EXCERPTED PASSAGE:
Created 08-07-2015 08:19 AM
In general 3 files are needed:
1) Linux shell-script to invoke
2) Sql file with impala queries/commands
3) Keytab
Those 3 files should be uploaded to the workflow deployment folder of the Oozie wf, and references as:
<workflow-app name="logdirs" xmlns="uri:oozie:workflow:0.4">
<start to="invalidate_oozie"/>
<action name="invalidate_oozie" cred="">
<shell xmlns="uri:oozie:shell-action:0.1">
<job-tracker>${jobTracker}</job-tracker>
<name-node>${nameNode}</name-node>
<exec>${SHELL_SCRIPT}</exec>
<env-var>PYTHON_EGG_CACHE=./python-eggs</env-var>
<file>${SHELL_SCRIPT}#${SHELL_SCRIPT}</file>
<file>${KEYTAB_FILE}#${KEYTAB_FILE}</file>
<file>${SQL_FILE}#${SQL_FILE}</file>
<capture-output/>
</shell>
<ok to="end"/>
<error to="kill"/>
</action>
<kill name="kill">
<message>Action failed, error message[${wf:errorMessage(wf:lastErrorNode())}]</message>
</kill>
<end name="end"/>
</workflow-app>
Later replace the variables when invoking the workflow.

COLLECTED DATA:
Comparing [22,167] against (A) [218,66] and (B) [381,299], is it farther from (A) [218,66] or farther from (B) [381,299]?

WHAT IS ASKED: Can you copy the entire Oozie workflow post word for word? The data stand apart from the Oozie workflow post and are separate material.

RESULT:
Created 08-07-2015 08:19 AM
In general 3 files are needed:
1) Linux shell-script to invoke
2) Sql file with impala queries/commands
3) Keytab
Those 3 files should be uploaded to the workflow deployment folder of the Oozie wf, and references as:
<workflow-app name="logdirs" xmlns="uri:oozie:workflow:0.4">
<start to="invalidate_oozie"/>
<action name="invalidate_oozie" cred="">
<shell xmlns="uri:oozie:shell-action:0.1">
<job-tracker>${jobTracker}</job-tracker>
<name-node>${nameNode}</name-node>
<exec>${SHELL_SCRIPT}</exec>
<env-var>PYTHON_EGG_CACHE=./python-eggs</env-var>
<file>${SHELL_SCRIPT}#${SHELL_SCRIPT}</file>
<file>${KEYTAB_FILE}#${KEYTAB_FILE}</file>
<file>${SQL_FILE}#${SQL_FILE}</file>
<capture-output/>
</shell>
<ok to="end"/>
<error to="kill"/>
</action>
<kill name="kill">
<message>Action failed, error message[${wf:errorMessage(wf:lastErrorNode())}]</message>
</kill>
<end name="end"/>
</workflow-app>
Later replace the variables when invoking the workflow.